[Collected data]
====
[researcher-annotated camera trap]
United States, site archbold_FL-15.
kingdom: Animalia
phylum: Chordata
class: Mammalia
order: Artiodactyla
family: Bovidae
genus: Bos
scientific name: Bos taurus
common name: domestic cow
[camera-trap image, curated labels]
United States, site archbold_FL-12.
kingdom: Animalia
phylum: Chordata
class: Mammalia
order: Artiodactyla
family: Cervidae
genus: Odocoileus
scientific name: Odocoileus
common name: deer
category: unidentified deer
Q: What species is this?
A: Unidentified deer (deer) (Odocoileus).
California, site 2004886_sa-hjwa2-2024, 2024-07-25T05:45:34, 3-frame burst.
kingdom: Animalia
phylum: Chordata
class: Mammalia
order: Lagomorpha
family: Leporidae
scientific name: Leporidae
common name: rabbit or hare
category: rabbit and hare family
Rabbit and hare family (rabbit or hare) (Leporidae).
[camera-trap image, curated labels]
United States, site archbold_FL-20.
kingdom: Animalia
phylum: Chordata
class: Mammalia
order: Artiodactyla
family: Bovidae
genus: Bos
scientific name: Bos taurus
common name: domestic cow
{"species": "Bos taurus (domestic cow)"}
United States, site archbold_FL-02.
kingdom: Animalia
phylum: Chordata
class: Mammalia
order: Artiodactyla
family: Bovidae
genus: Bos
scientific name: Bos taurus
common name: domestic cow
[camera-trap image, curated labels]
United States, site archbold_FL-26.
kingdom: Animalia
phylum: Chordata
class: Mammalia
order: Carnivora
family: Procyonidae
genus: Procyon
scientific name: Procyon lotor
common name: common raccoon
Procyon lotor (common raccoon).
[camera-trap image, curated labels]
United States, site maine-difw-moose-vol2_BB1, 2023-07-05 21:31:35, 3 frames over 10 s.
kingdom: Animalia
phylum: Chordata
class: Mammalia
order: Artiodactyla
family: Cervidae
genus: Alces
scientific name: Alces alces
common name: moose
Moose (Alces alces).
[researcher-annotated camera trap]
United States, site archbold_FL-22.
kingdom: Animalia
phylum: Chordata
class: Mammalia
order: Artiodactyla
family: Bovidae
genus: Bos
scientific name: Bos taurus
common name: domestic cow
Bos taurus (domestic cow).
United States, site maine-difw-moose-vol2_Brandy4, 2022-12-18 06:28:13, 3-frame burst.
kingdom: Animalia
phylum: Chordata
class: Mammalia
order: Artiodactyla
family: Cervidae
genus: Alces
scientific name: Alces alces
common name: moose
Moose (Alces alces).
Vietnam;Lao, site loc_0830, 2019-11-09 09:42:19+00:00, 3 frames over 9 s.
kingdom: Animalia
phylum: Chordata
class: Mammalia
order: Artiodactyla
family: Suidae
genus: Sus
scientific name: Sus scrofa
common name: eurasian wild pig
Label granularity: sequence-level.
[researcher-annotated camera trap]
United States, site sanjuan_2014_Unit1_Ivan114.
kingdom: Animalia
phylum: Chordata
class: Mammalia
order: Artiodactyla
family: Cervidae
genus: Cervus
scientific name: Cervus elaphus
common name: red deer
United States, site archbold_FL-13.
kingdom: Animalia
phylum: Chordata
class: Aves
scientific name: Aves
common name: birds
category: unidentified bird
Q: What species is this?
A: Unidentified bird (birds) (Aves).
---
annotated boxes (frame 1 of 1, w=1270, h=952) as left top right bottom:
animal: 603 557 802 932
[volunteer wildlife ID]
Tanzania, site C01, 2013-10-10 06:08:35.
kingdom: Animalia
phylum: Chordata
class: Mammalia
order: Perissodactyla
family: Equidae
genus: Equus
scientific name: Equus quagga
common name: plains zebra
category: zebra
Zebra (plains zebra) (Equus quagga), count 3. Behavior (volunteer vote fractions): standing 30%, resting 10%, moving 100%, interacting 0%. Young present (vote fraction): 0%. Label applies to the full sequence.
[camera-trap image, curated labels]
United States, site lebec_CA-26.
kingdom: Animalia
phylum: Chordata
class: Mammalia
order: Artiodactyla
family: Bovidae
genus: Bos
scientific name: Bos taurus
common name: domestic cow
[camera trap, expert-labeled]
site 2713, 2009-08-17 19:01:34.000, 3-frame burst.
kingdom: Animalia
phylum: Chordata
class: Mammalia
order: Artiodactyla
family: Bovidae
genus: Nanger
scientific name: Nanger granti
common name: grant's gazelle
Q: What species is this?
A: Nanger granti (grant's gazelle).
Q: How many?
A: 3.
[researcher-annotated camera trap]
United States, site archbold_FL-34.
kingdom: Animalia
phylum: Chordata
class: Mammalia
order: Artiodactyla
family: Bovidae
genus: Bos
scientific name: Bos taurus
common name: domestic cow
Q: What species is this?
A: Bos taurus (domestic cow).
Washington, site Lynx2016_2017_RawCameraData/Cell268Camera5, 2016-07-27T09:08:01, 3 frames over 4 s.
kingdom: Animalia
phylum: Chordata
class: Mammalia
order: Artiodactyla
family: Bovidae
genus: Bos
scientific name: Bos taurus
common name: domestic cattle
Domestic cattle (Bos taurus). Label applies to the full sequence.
====
WORK INSTRUCTION –
Copy every line of the data where "difw" is found.

TASK OUTPUT –
United States, site maine-difw-moose-vol2_BB1, 2023-07-05 21:31:35, 3 frames over 10 s.
United States, site maine-difw-moose-vol2_Brandy4, 2022-12-18 06:28:13, 3-frame burst.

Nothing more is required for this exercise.